- **What you are asked to do**: An exact copy of all the data below is needed, without its pictures.

- **Task input**:
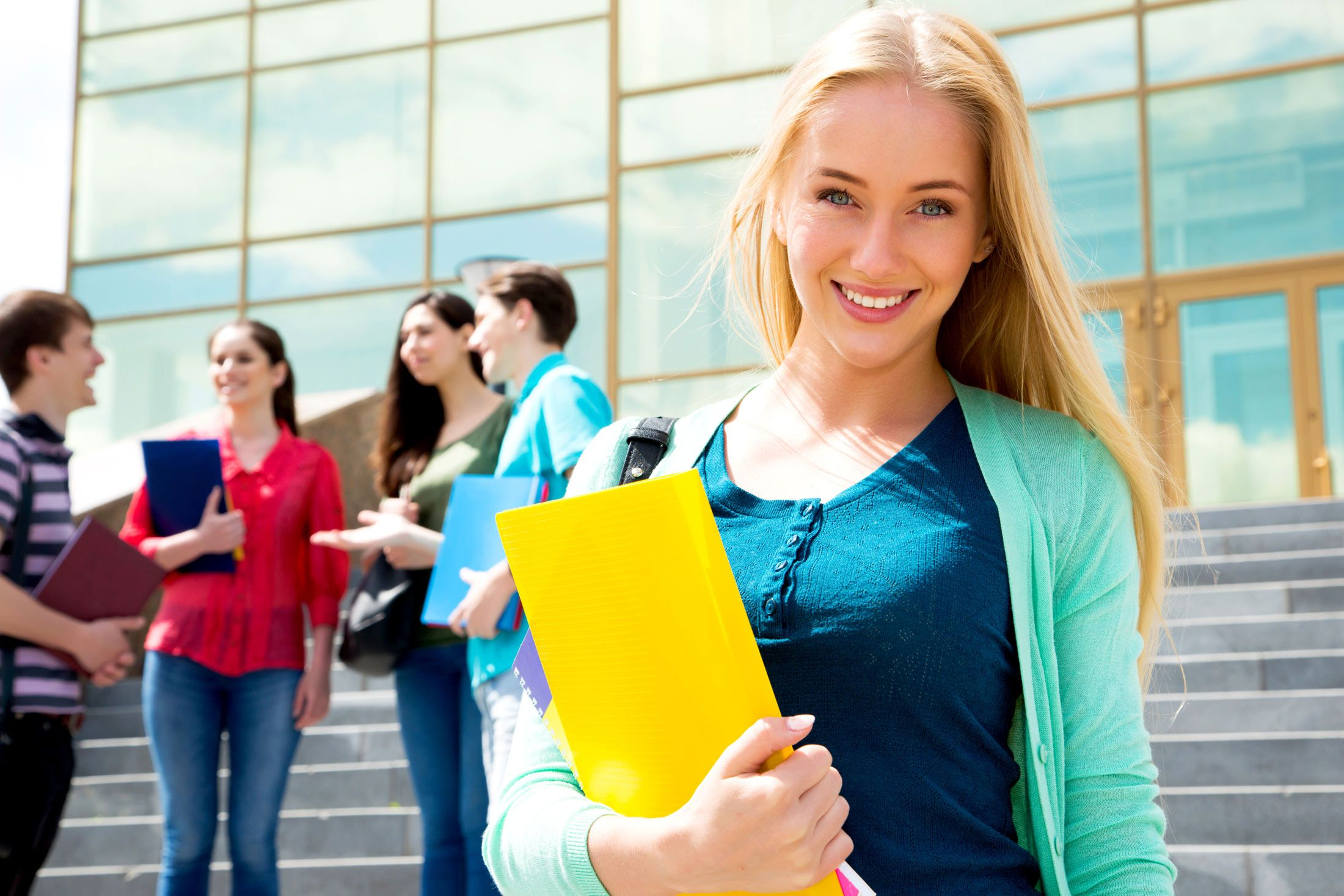 Siddartha Degree College Open Universities Is An International Platform Of Higher Learning Educational Consultant Study Abroad Scholarships Overseas Education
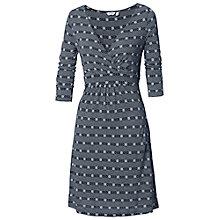 Buy Fat Face Connie Stripe Dress, Navy Online at johnlewis.com
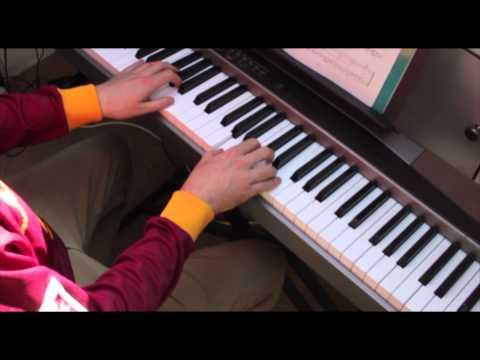 ABRSM Piano 2015-2016, Grade 4, Progulka, Prokofiev, C3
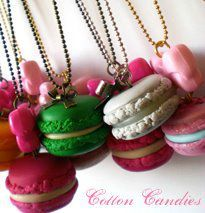 colliers macarons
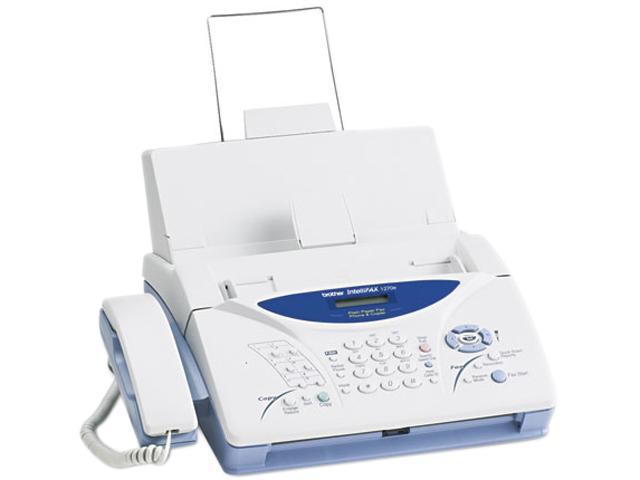 brother IntelliFax-1270e 14.4Kbps Small Business Plain Paper Business Fax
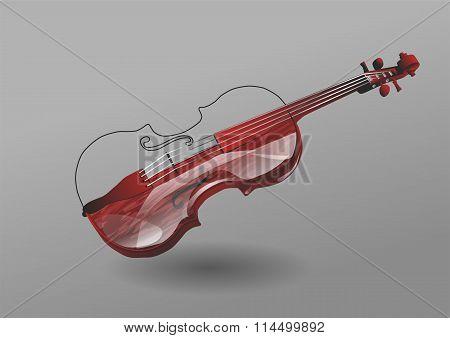 Violin On Gray Background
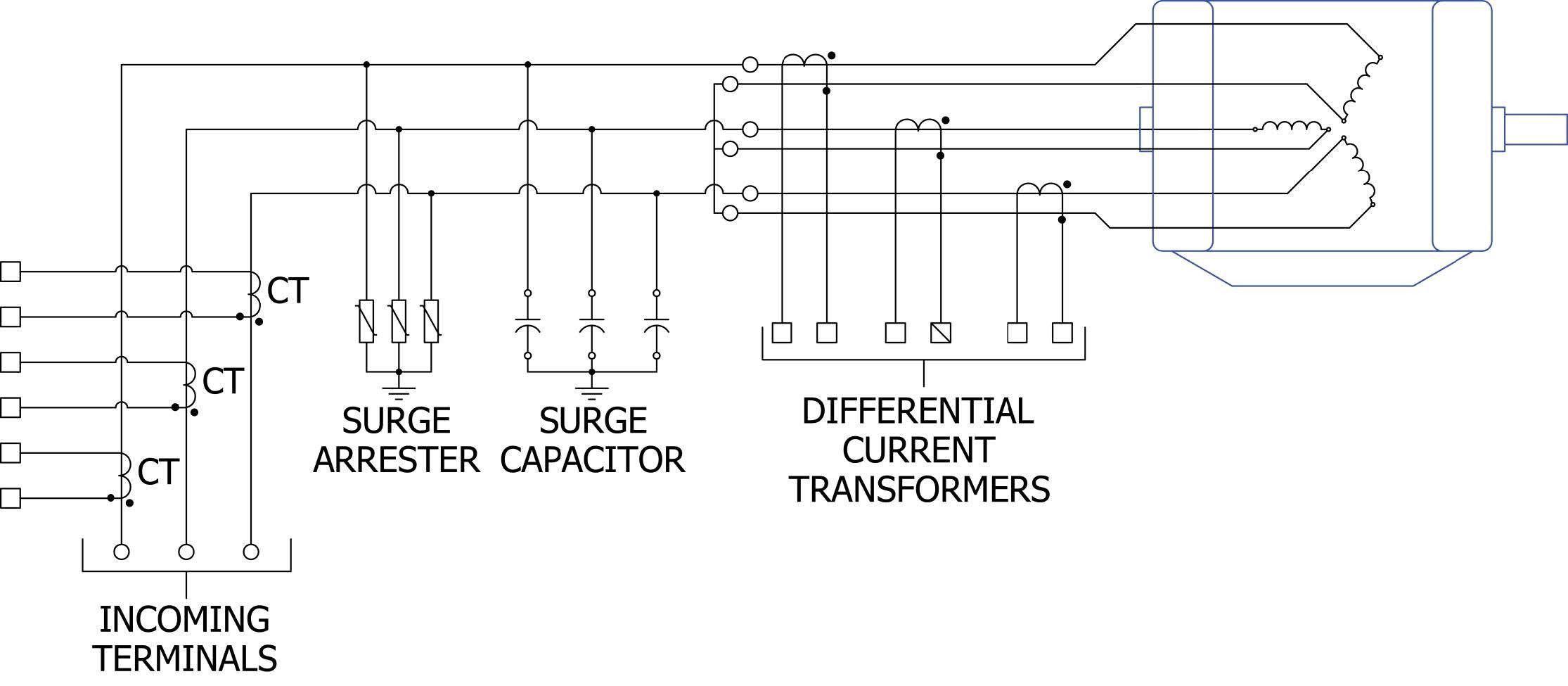 Unique Motor Terminal Connection Diagram Diagram Wiringdiagram Diagramming Diagramm Visuals Visualisation Graphical Diagram Connection Capacitors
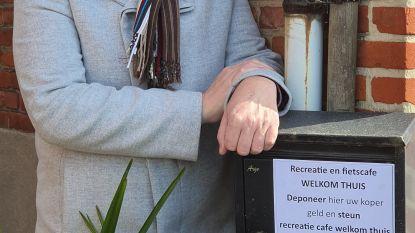 """Vzw Argo Live zamelt geld in om huur van fietscafé te kunnen betalen: """"Deponeer koperen muntjes in brievenbus!"""""""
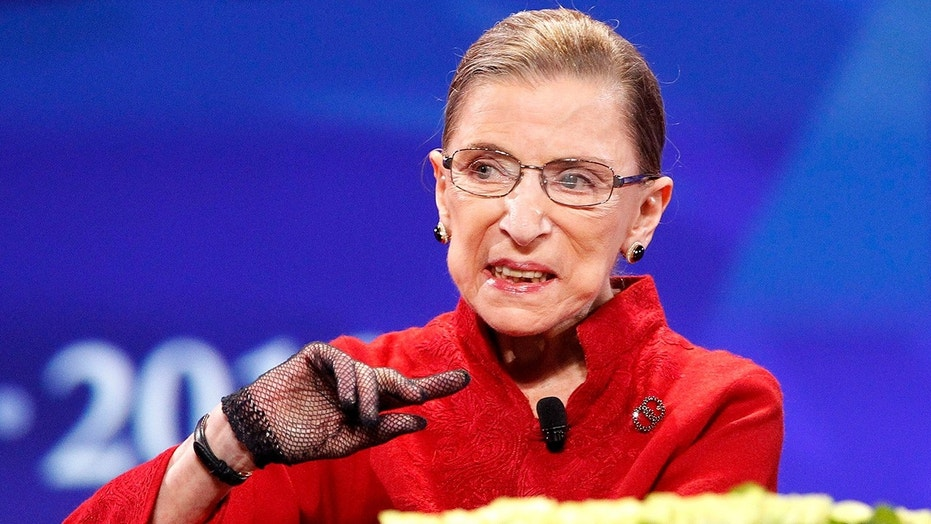 Ruth Bader Ginsburg: Scrunchies From Zurich the Best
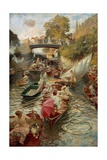 Boulter's Lock: Sunday Afternoon, 1885-97 Giclee Print by Edward John Gregory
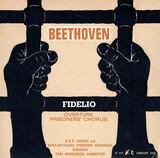 Fidelio: Overture Prisoners' Chorus - Ludwig van Beethoven / Das Norddeutsche Symphonieorchester / NDR Chor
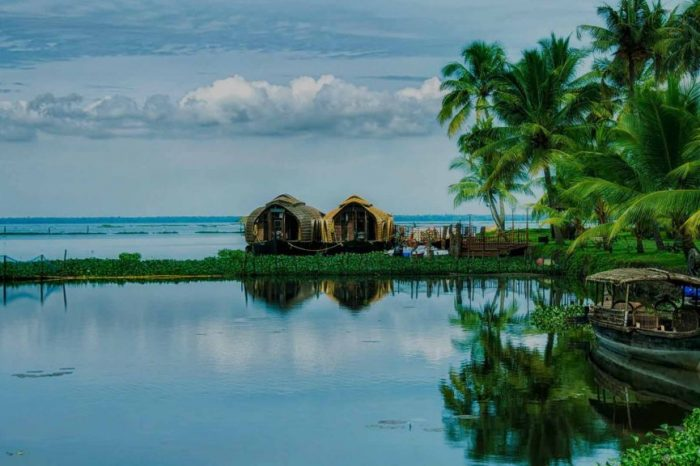 Kerala Relaxing Holiday – India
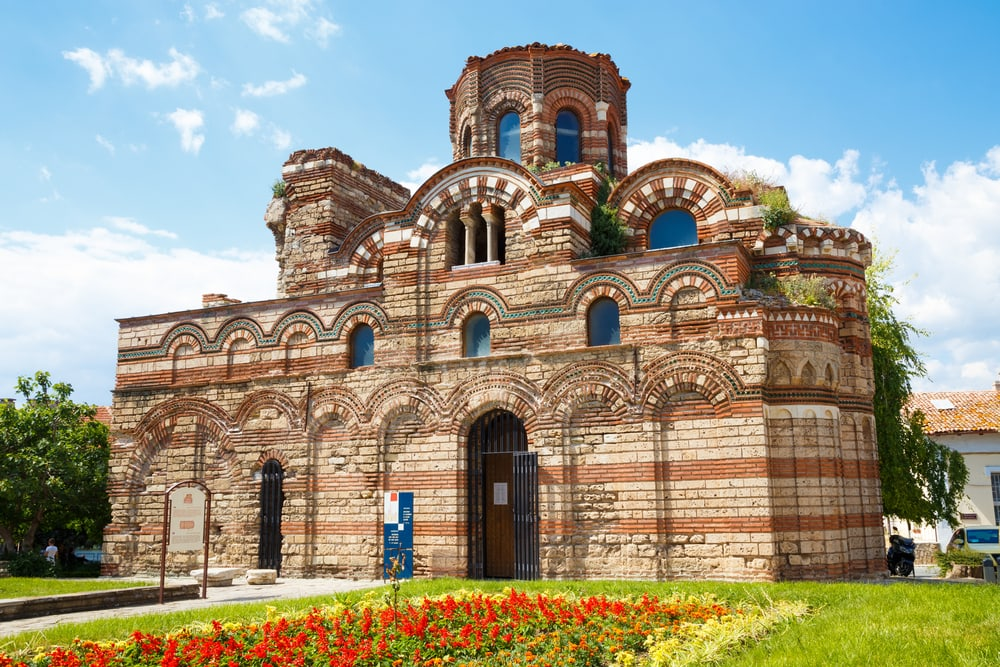 places to visit in Bulgaria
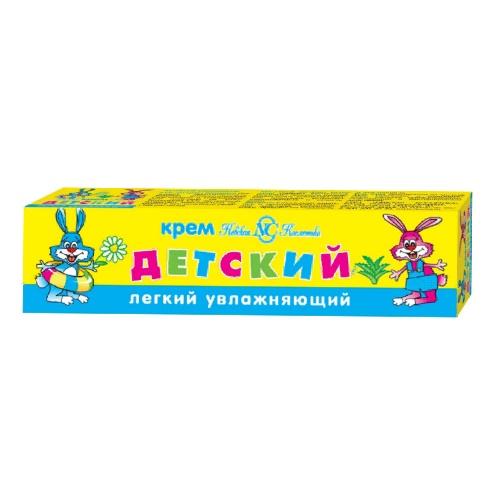 НЕВСКАЯ КОСМЕТИКА Крем детский Легкий Увлажняющий 40 мл (36)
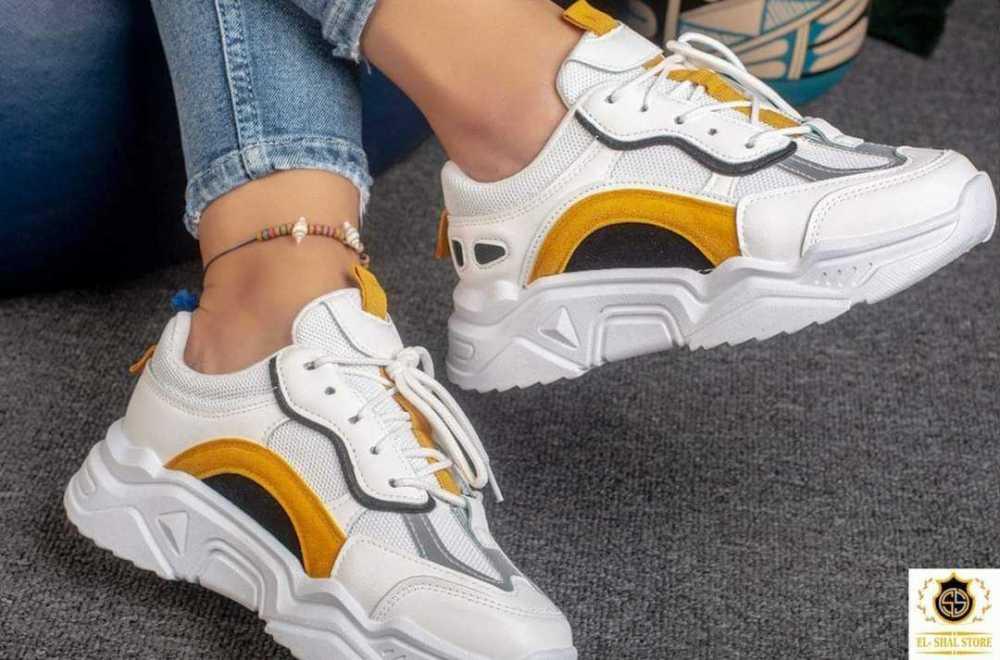 003-004 women shoes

- **Answer area**:
 Siddartha Degree College Open Universities Is An International Platform Of Higher Learning Educational Consultant Study Abroad Scholarships Overseas Education
 Buy Fat Face Connie Stripe Dress, Navy Online at johnlewis.com
 ABRSM Piano 2015-2016, Grade 4, Progulka, Prokofiev, C3
 colliers macarons
 brother IntelliFax-1270e 14.4Kbps Small Business Plain Paper Business Fax
 Violin On Gray Background
 Unique Motor Terminal Connection Diagram Diagram Wiringdiagram Diagramming Diagramm Visuals Visualisation Graphical Diagram Connection Capacitors
 """Vzw Argo Live zamelt geld in om huur van fietscafé te kunnen betalen: """"Deponeer koperen muntjes in brievenbus!"""""""
 Ruth Bader Ginsburg: Scrunchies From Zurich the Best
 Boulter's Lock: Sunday Afternoon, 1885-97 Giclee Print by Edward John Gregory
 Fidelio: Overture Prisoners' Chorus - Ludwig van Beethoven / Das Norddeutsche Symphonieorchester / NDR Chor
 Kerala Relaxing Holiday – India
 places to visit in Bulgaria
 НЕВСКАЯ КОСМЕТИКА Крем детский Легкий Увлажняющий 40 мл (36)
 003-004 women shoes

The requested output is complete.